What happened

Shares of Darling Ingredients (NYSE:DAR) rose 13.2% in May, according to data provided by S&P Global Market Intelligence. That handily outpaced the S&P 500 index's 4.5% gain for the month, but the organic ingredients manufacturer's shares are still down about 8% year to date.

So what

Darling Ingredients takes used animal products like restaurant grease and used frying oil, bakery scraps, and other... ahem...more unsavory bits and pieces, and refines them into usable ingredients for use in feed, soap, and even biodiesel, through a joint venture with Valero called Diamond Green Diesel. 

French fries cooking in an industrial deep fryer.

Image source: Getty Images.

Of course, Darling's stock was hit hard by the coronavirus pandemic and subsequent stay-at-home orders. With many restaurants closed and most others operating at reduced capacity, its restaurant operations were curtailed. With traditional petroleum fuel prices low and travel restrictions in effect, its biodiesel business was also expected to suffer. 

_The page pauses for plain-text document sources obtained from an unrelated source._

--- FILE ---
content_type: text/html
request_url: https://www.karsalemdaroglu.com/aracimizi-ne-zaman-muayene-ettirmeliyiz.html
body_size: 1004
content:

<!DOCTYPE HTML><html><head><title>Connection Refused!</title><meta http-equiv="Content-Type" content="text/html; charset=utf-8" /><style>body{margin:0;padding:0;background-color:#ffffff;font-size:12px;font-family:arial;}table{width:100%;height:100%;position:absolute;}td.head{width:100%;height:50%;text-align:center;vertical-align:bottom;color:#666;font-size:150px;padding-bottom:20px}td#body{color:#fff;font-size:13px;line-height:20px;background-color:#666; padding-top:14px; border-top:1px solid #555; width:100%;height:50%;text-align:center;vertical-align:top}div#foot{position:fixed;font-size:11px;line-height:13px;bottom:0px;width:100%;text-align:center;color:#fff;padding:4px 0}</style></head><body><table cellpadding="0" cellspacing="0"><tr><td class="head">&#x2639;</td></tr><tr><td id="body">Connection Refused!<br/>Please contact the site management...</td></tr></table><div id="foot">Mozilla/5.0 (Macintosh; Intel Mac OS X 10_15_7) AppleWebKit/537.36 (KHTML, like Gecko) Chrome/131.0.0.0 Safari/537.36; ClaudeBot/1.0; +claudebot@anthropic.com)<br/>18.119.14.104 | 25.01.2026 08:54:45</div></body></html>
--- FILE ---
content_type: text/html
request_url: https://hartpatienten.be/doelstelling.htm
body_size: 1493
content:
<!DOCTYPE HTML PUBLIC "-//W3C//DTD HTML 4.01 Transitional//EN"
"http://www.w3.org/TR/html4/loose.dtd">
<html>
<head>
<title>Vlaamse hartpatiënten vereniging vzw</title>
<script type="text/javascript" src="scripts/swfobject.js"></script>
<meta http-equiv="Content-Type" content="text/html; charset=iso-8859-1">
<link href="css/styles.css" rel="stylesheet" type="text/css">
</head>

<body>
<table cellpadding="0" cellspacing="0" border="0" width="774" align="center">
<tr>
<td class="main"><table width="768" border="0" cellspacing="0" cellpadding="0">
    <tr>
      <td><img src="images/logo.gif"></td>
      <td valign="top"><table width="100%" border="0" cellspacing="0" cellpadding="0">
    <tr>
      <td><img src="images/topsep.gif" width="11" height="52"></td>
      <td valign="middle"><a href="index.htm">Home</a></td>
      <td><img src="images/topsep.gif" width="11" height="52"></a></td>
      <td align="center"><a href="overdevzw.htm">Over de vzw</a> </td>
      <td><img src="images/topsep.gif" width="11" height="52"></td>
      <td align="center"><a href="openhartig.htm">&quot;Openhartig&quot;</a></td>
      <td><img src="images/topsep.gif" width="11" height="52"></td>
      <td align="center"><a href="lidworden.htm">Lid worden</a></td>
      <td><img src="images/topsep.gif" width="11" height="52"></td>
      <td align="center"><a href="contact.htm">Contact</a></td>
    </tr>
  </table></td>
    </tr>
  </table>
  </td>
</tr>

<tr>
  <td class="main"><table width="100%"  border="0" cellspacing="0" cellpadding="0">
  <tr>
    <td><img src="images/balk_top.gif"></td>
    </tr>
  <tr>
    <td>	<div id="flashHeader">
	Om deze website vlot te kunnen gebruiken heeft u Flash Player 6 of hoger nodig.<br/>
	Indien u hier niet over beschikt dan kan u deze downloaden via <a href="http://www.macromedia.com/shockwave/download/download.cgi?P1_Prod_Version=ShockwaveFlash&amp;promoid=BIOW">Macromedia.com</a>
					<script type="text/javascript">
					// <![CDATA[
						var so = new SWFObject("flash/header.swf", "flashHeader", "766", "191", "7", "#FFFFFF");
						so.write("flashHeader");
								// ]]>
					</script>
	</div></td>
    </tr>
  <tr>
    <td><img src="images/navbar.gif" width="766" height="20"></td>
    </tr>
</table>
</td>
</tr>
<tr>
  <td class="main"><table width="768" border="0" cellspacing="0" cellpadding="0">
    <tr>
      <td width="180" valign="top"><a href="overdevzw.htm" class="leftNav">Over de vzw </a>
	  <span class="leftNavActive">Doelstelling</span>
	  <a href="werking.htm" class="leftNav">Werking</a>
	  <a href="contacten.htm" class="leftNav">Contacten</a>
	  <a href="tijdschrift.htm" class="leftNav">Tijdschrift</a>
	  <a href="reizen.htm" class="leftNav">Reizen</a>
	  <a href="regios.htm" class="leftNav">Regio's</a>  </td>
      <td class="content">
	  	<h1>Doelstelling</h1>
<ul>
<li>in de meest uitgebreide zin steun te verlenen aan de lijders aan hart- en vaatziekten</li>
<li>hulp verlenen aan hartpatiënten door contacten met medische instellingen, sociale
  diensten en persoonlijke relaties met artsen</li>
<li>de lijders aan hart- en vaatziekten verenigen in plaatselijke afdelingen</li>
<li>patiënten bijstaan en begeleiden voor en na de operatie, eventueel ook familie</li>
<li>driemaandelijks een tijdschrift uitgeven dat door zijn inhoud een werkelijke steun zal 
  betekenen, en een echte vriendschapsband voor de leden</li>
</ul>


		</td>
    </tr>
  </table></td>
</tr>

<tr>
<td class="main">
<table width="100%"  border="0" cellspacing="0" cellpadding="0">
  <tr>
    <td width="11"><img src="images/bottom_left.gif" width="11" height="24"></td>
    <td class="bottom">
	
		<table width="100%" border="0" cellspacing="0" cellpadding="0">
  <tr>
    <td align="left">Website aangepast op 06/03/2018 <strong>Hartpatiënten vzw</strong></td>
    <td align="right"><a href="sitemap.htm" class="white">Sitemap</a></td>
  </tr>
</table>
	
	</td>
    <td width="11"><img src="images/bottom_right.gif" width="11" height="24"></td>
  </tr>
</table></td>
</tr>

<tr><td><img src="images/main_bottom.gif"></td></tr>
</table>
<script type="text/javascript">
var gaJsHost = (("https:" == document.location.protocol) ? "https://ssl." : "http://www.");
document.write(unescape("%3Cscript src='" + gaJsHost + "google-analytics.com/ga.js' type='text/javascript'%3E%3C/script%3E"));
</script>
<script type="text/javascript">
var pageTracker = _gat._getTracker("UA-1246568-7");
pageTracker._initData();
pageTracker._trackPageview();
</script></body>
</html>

But Darling surprised Wall Street with better-than-expected performance in the first quarter of 2020. Revenue and per-share earnings beat both analysts' expectations and Q1 2019's results. As restaurants began to reopen and travel began to resume, the market continued to bid up Darling's shares.

Now what

With state economies beginning to open, including many restaurants, Wall Street is hoping that any potential impact on Darling's operations is in the rearview mirror. While it's still not clear whether that's actually the case, Darling certainly seems poised for long-term growth in its biofuels business

Although its shares have largely bounced back from their March lows, the company is trading at just 11.4 times earnings, near the low end of its 10-year range. Darling is definitely worth a closer look for long-term investors.